## Short problem 1
Identify every line in the rows below that contains the string "centers", and copy each of those lines. Case counts.

## Page text
## Begin

Visualize yourself at the bottom of a hill, not a huge mountain, but a rolling hill in the Highlands of Scotland for instance. You have a task to push a boulder the size of you up to the top of this hill and back down the other side. The struggle is great at first, but as you near the summit, you begin to see your team lending a hand, the boulder slides easily to the top through the perseverance and team work. Once the momentum has begun, getting this mass to the other side becomes effortless as you happily guide it down the other side.

What if you encounter a patch of ruts and rocks, tree roots or bushes that fall in your path up the first side? Will your task be as easy with these obstacles? This is the result of group members that attempt to pull other team members in another direction by taking away the team focus. Figure a way to go around, over, under or through such things. As a team work together to fill the ruts, relocate the branches, or chart a new path around the tree roots. Becoming aware that you can never entirely rid any team of these trials or challenges or the members that insist on presenting them will benefit any organization immensely.

## End

## Records for the task
## Begin

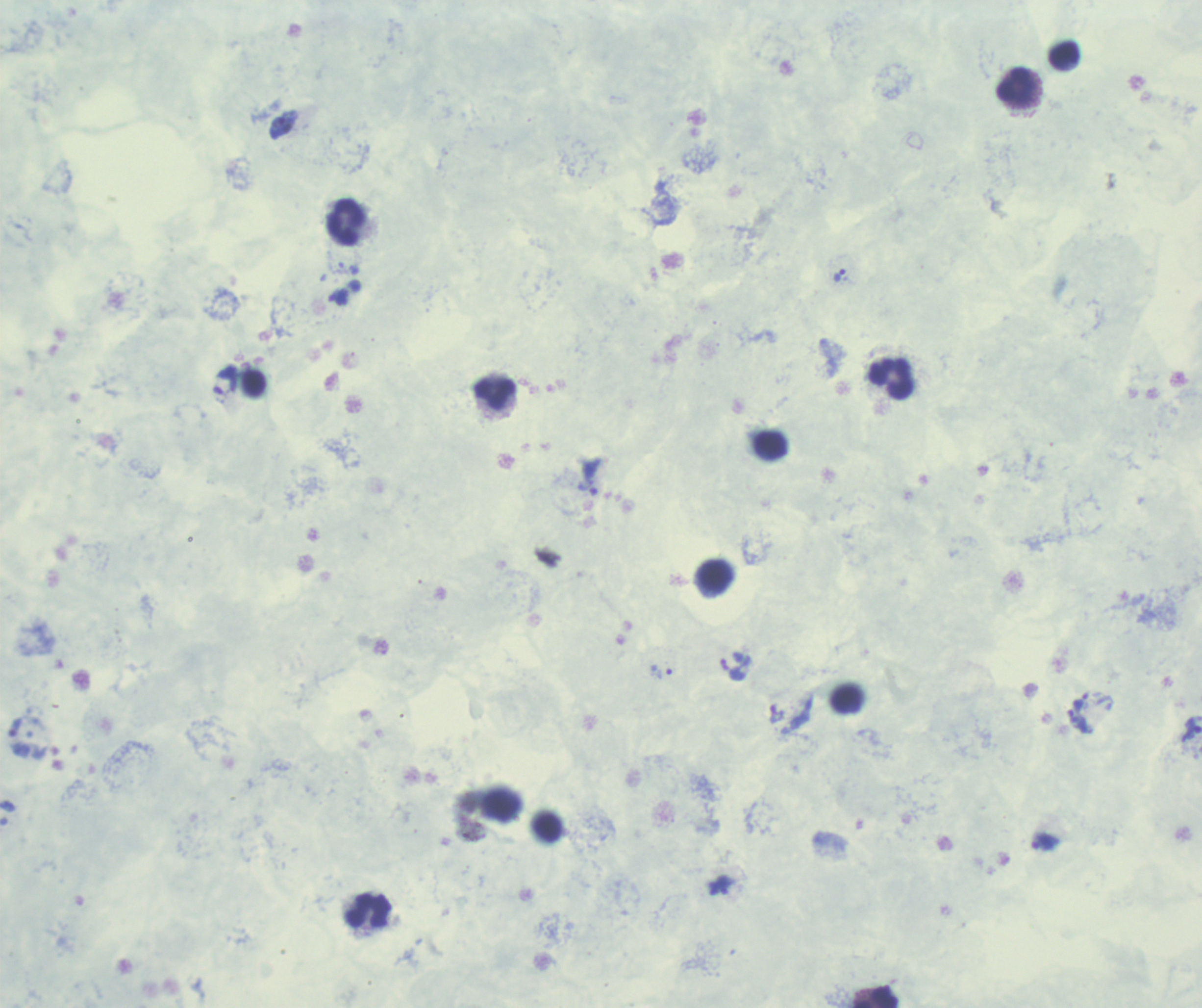
Approximate centers as {x, y} in pixels.
Summary:
  - Trophozoite locations: {839, 276}, {338, 297}, {225, 379}, {587, 476}, {662, 672}, {1079, 715}, {1045, 841}, {721, 887}
  - Leukocyte locations: {1064, 55}, {1016, 86}, {346, 222}, {891, 379}, {494, 394}, {770, 445}, {715, 575}, {369, 910}, {876, 997}
  - Result: positive for Plasmodium parasites
  - Background quality: poor
  - Field of view: single
  - Image size: 1202×1008 pixels
  - Magnification: 100x
  - Stain: Romanowsky
  - Preparation: thick smear of blood
  - Context: previously used in an actual diagnosis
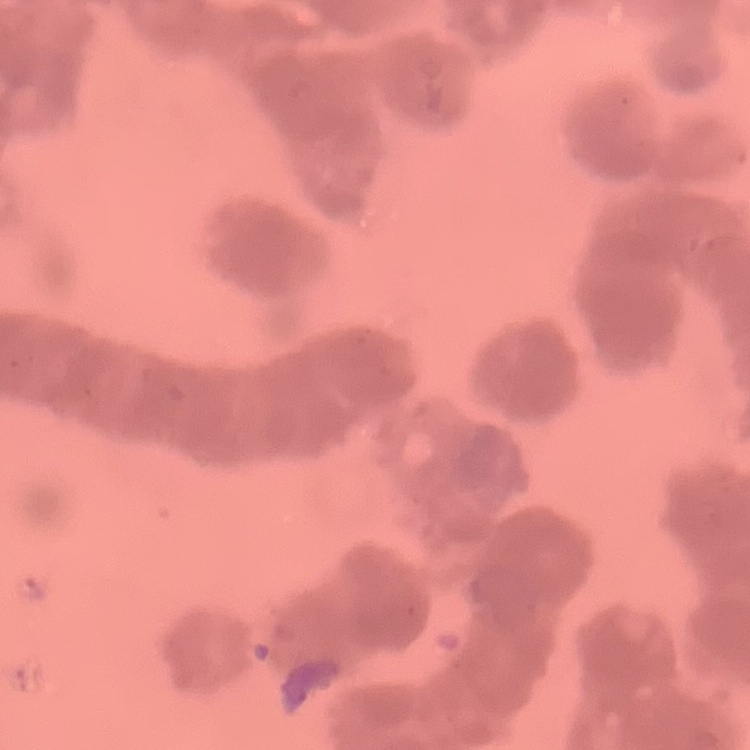 The erythrocytes exhibit rouleaux formation. Thin blood film. One tile cut from a larger photomicrograph. Stained with either Field's or Giemsa.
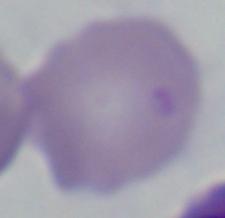

Summary:
  - Magnification: 1000x
  - Modality: micrograph
  - Identification: Babesia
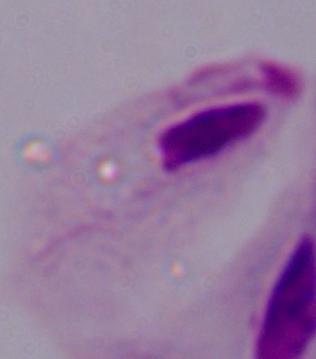

Summary:
  - Magnification: 1000x
  - Identification: trichomonad
  - Modality: micrograph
Classify this cell by malaria status.
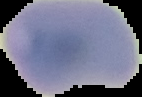

Uninfected.

Cell region segmented out of the field of view; the surrounding area is masked to black. From a thin blood smear. Image is 142×97 pixels.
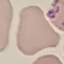
Malaria status: uninfected. Automatically extracted cell patch, resized to 64 × 64 pixels. Giemsa-stained preparation. Thin smear of blood. Acquired by smartphone through the microscope eyepiece.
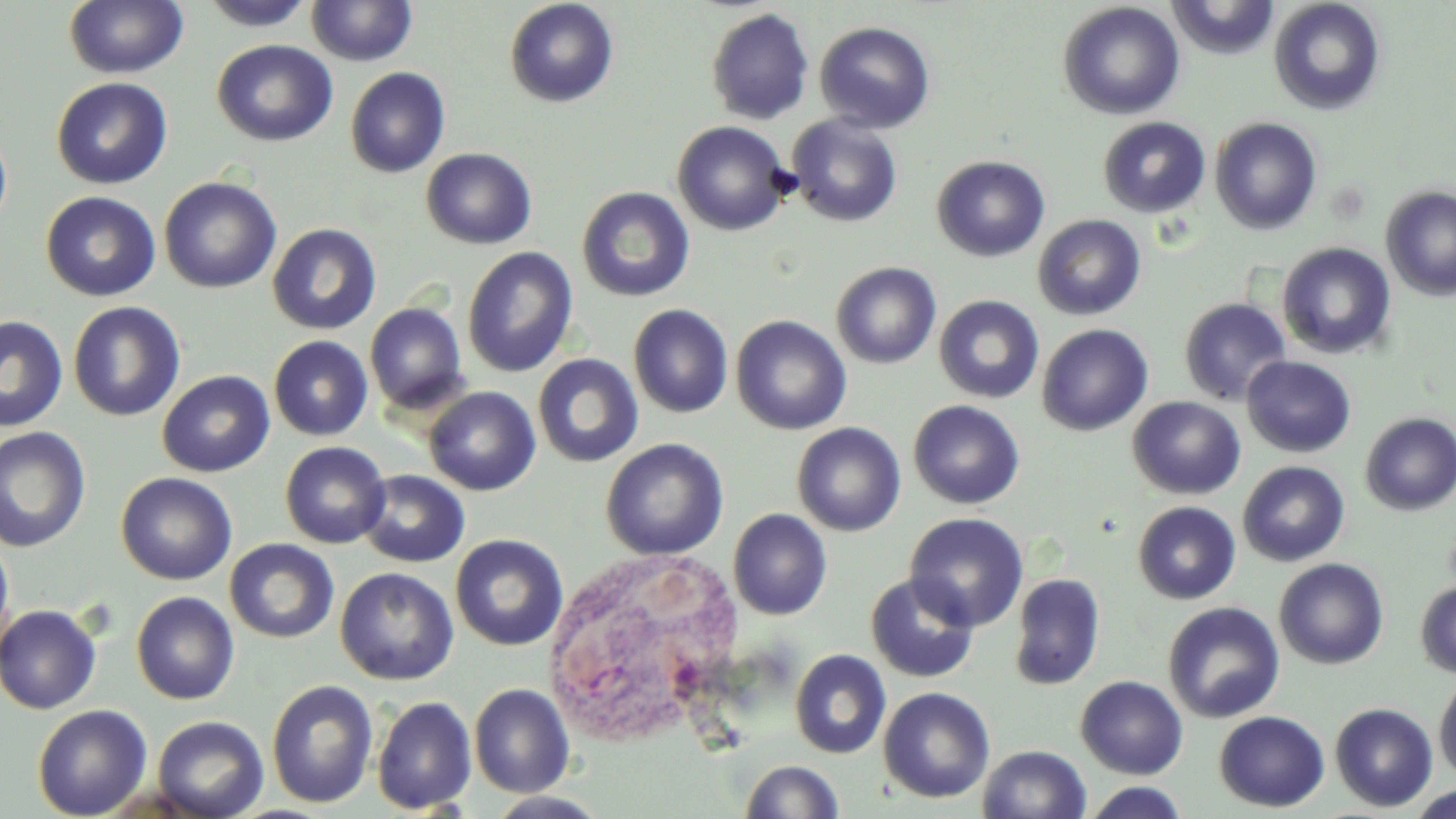
slide-level diagnosis = negative for blood parasites
modality = light microscopy
uninfected red blood cell locations = approximate bounding boxes as (x1,y1)-(x2,y2) corner pairs in pixels: (199,0)-(317,30), (306,0)-(418,66), (504,0)-(619,108), (1167,0)-(1280,59), (1268,0)-(1386,115), (64,1)-(189,79), (1057,2)-(1185,120), (706,7)-(815,125), (814,20)-(936,133), (212,39)-(337,147), (345,67)-(450,178), (51,77)-(172,189), (786,115)-(903,228), (1098,116)-(1210,218), (1209,116)-(1322,234), (0,119)-(13,236), (672,121)-(792,236), (420,147)-(537,250), (931,155)-(1050,262), (158,176)-(282,294), (576,186)-(695,302), (1381,186)-(1456,301), (41,191)-(160,301), (1032,214)-(1146,320), (268,223)-(382,335), (1277,242)-(1396,359), (462,247)-(579,378), (830,262)-(942,368), (933,295)-(1045,404), (1179,297)-(1291,406), (67,301)-(185,421), (364,302)-(469,416), (628,303)-(733,418), (0,315)-(68,431), (731,315)-(851,434), (1037,324)-(1154,436), (268,335)-(373,441), (532,353)-(644,468), (1241,356)-(1357,457), (157,370)-(275,477), (424,386)-(541,496), (1128,396)-(1246,500), (908,400)-(1025,509), (1360,412)-(1455,516), (791,422)-(906,536), (0,426)-(92,552), (601,438)-(728,560), (280,441)-(391,549), (1237,460)-(1350,566), (356,470)-(470,568), (116,472)-(237,585), (1133,501)-(1241,604), (728,508)-(832,620), (904,512)-(1028,631), (0,532)-(14,659), (450,534)-(569,650), (225,538)-(339,643), (1274,558)-(1389,670), (335,567)-(459,685), (1010,572)-(1105,690), (865,573)-(980,683), (1415,580)-(1456,678), (131,591)-(239,704), (1162,602)-(1285,723), (0,604)-(102,714), (789,649)-(892,759), (1434,673)-(1456,782), (1075,675)-(1189,779), (266,679)-(379,808), (469,683)-(575,797), (878,686)-(995,803), (371,696)-(477,814), (1330,703)-(1438,811), (32,704)-(153,819), (1214,711)-(1330,811), (152,715)-(269,818), (978,745)-(1091,819), (739,759)-(845,818), (1082,782)-(1190,818), (1407,784)-(1456,817), (484,791)-(608,819)
image size = 1456×819 pixels
magnification = 1000x
field of view = single
preparation = thin blood smear
stain = May-Grünwald-Giemsa
white blood cell locations = approximate bounding boxes as (x1,y1)-(x2,y2) corner pairs in pixels: (546,548)-(741,743)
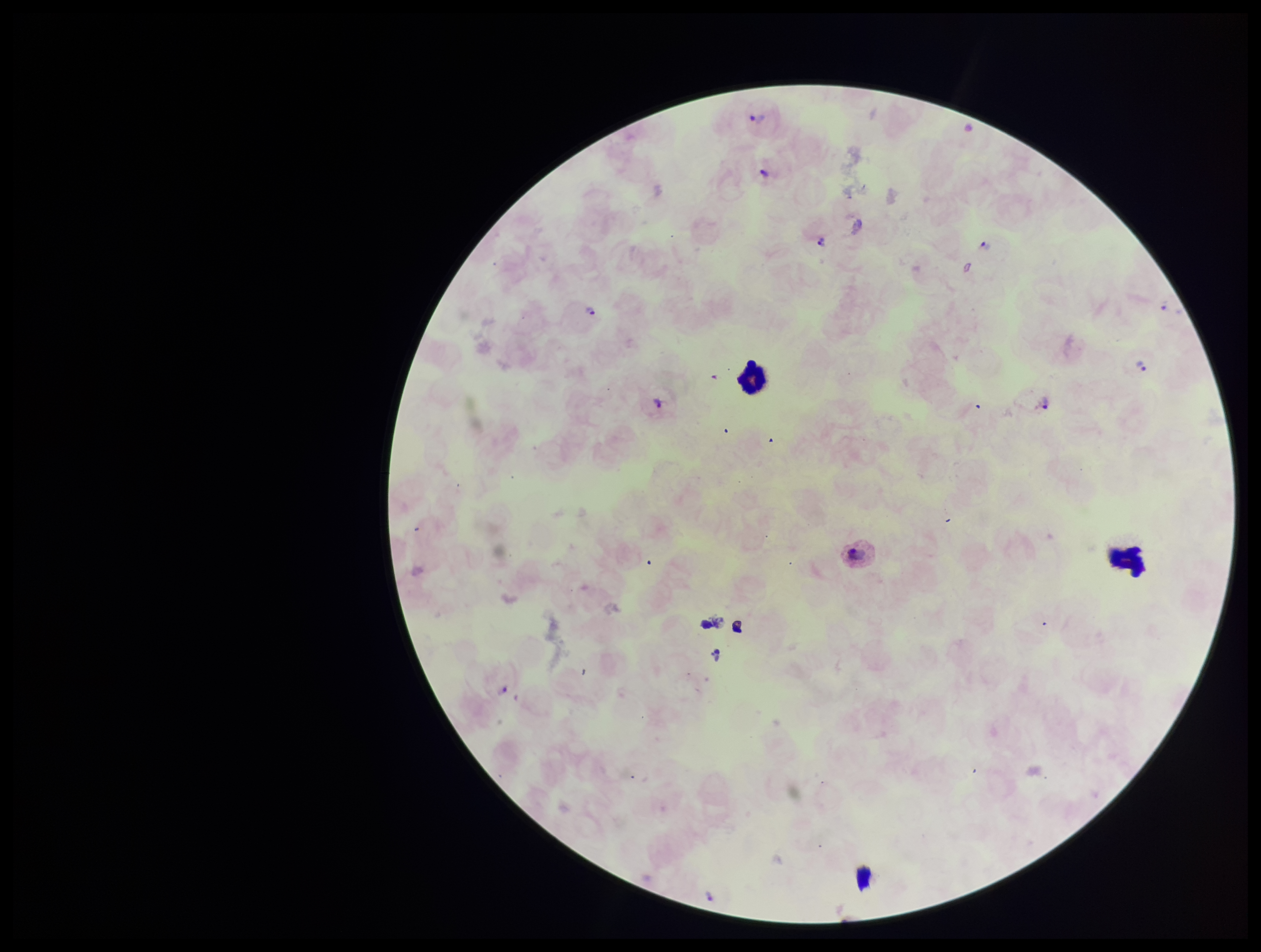

Summary:
  - Image size: 1261×952 pixels
  - Capture: smartphone photograph through the microscope eyepiece
  - Species reported for this patient: Plasmodium vivax
  - Patient malaria status: infected
  - Stain: Giemsa
  - Parasite count: 8
  - Plasmodium parasites: identified
  - Leukocyte count: 2
  - Preparation: thick smear
  - Field of view: one from this slide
State which parasite is depicted.
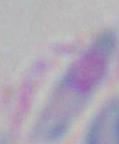
Toxoplasma gondii.

magnification = 1000x
modality = micrograph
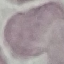
Summary:
  - Result: no malaria parasites seen
  - Preparation: thin blood smear
  - Capture: smartphone camera at the microscope eyepiece
  - Image type: cell patch, automatically extracted from a larger field of view and resized to 64 × 64 pixels
  - Stain: Giemsa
Classify this cell by malaria status.
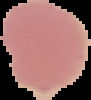
It is uninfected.

From a thin blood smear. Segmented cell region on a black background. Image is 91×100 pixels.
Assess this cell for malaria.
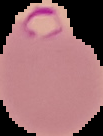

Parasitized.

Summary:
  - Image size: 103×136 pixels
  - Image type: segmented cell region on a black background
  - Preparation: thin blood smear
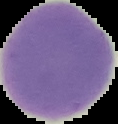

Summary:
  - Result: no Plasmodium parasites detected
  - Image size: 118×124 pixels
  - Image type: cell region segmented out of the field of view; surrounding area masked to black
  - Preparation: thin blood film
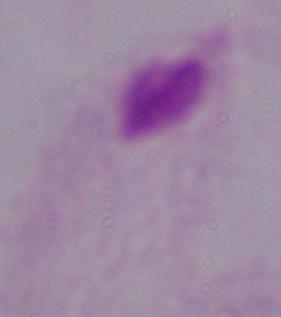

Micrograph. A trichomonad is seen. 1000x magnification.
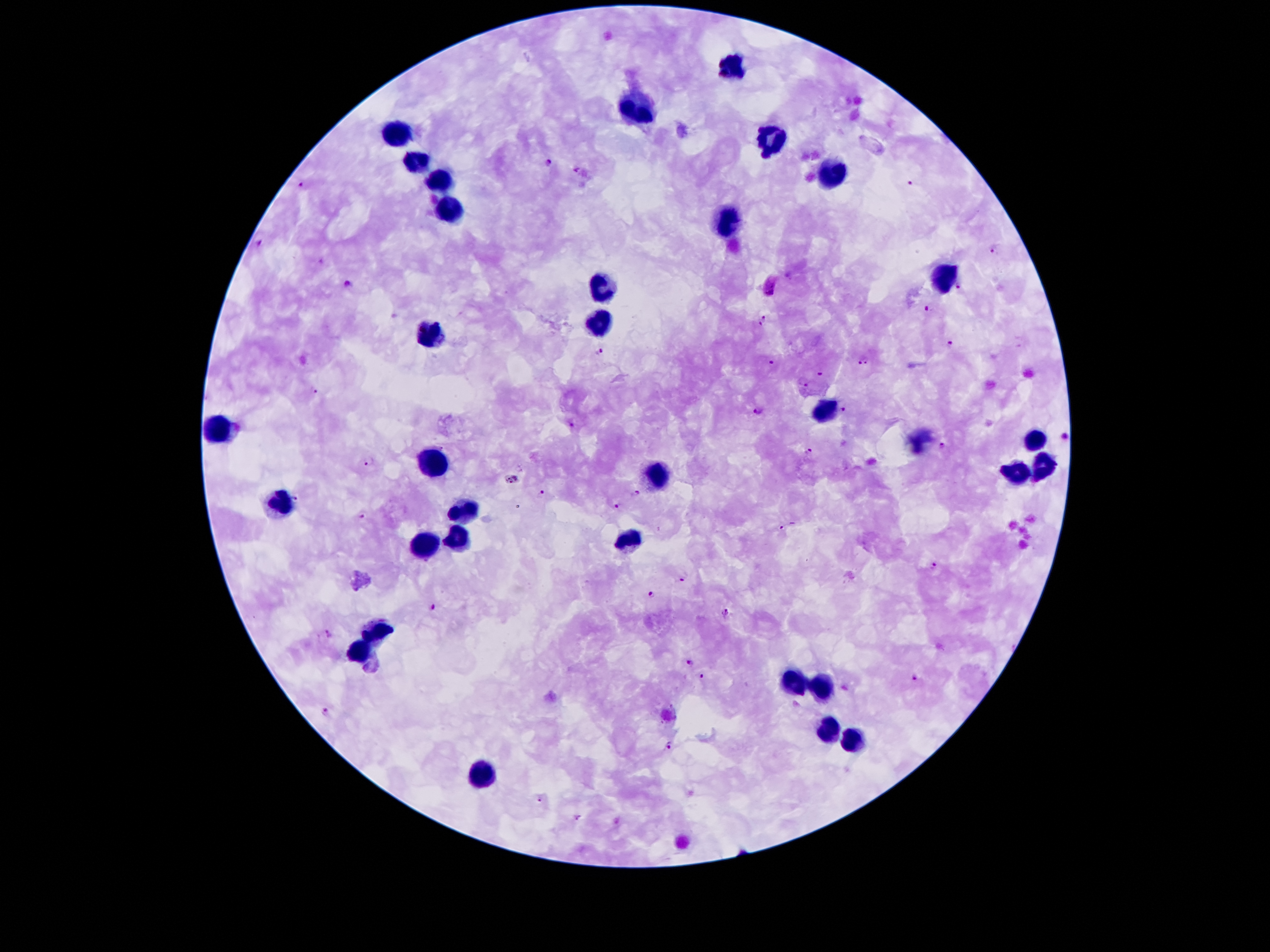

Approximate object centers, in pixels from the top-left corner.
Summary:
  - Leukocyte locations: (x=732, y=65), (x=640, y=105), (x=399, y=132), (x=770, y=138), (x=418, y=162), (x=836, y=170), (x=443, y=180), (x=453, y=211), (x=729, y=221), (x=942, y=278), (x=603, y=286), (x=600, y=322), (x=432, y=336), (x=825, y=409), (x=218, y=428), (x=1036, y=439), (x=435, y=461), (x=1041, y=466), (x=656, y=473), (x=1017, y=474), (x=280, y=503), (x=464, y=507), (x=456, y=536), (x=630, y=539), (x=424, y=544), (x=380, y=629), (x=359, y=652), (x=793, y=682), (x=824, y=690), (x=827, y=731), (x=855, y=742), (x=483, y=774)
  - Plasmodium parasite locations: (x=548, y=162), (x=910, y=181), (x=299, y=184), (x=260, y=242), (x=992, y=249), (x=348, y=285), (x=960, y=286), (x=928, y=310), (x=764, y=320), (x=947, y=344), (x=597, y=351), (x=864, y=360), (x=770, y=362), (x=821, y=370), (x=802, y=383), (x=315, y=392), (x=757, y=409), (x=844, y=409), (x=941, y=445), (x=809, y=449), (x=369, y=462), (x=513, y=478), (x=541, y=493), (x=634, y=495), (x=298, y=498), (x=619, y=506), (x=361, y=516), (x=783, y=529), (x=935, y=567), (x=683, y=579), (x=651, y=595), (x=434, y=605), (x=727, y=611), (x=329, y=632), (x=690, y=662), (x=701, y=675), (x=917, y=677), (x=326, y=713), (x=669, y=745), (x=540, y=799)
  - Image size: 1270×952 pixels
  - Capture: smartphone camera through the microscope eyepiece
  - Field of view: single
  - Stain: Giemsa
  - Magnification: 100x
  - Patient malaria status: infected with Plasmodium falciparum
  - Preparation: thick blood smear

## End

## Short problem 2
Echo back the full teamwork passage above, word for word.

## Complete output 1
Approximate centers as {x, y} in pixels.
Approximate object centers, in pixels from the top-left corner.

## Complete output 2
Visualize yourself at the bottom of a hill, not a huge mountain, but a rolling hill in the Highlands of Scotland for instance. You have a task to push a boulder the size of you up to the top of this hill and back down the other side. The struggle is great at first, but as you near the summit, you begin to see your team lending a hand, the boulder slides easily to the top through the perseverance and team work. Once the momentum has begun, getting this mass to the other side becomes effortless as you happily guide it down the other side.

What if you encounter a patch of ruts and rocks, tree roots or bushes that fall in your path up the first side? Will your task be as easy with these obstacles? This is the result of group members that attempt to pull other team members in another direction by taking away the team focus. Figure a way to go around, over, under or through such things. As a team work together to fill the ruts, relocate the branches, or chart a new path around the tree roots. Becoming aware that you can never entirely rid any team of these trials or challenges or the members that insist on presenting them will benefit any organization immensely.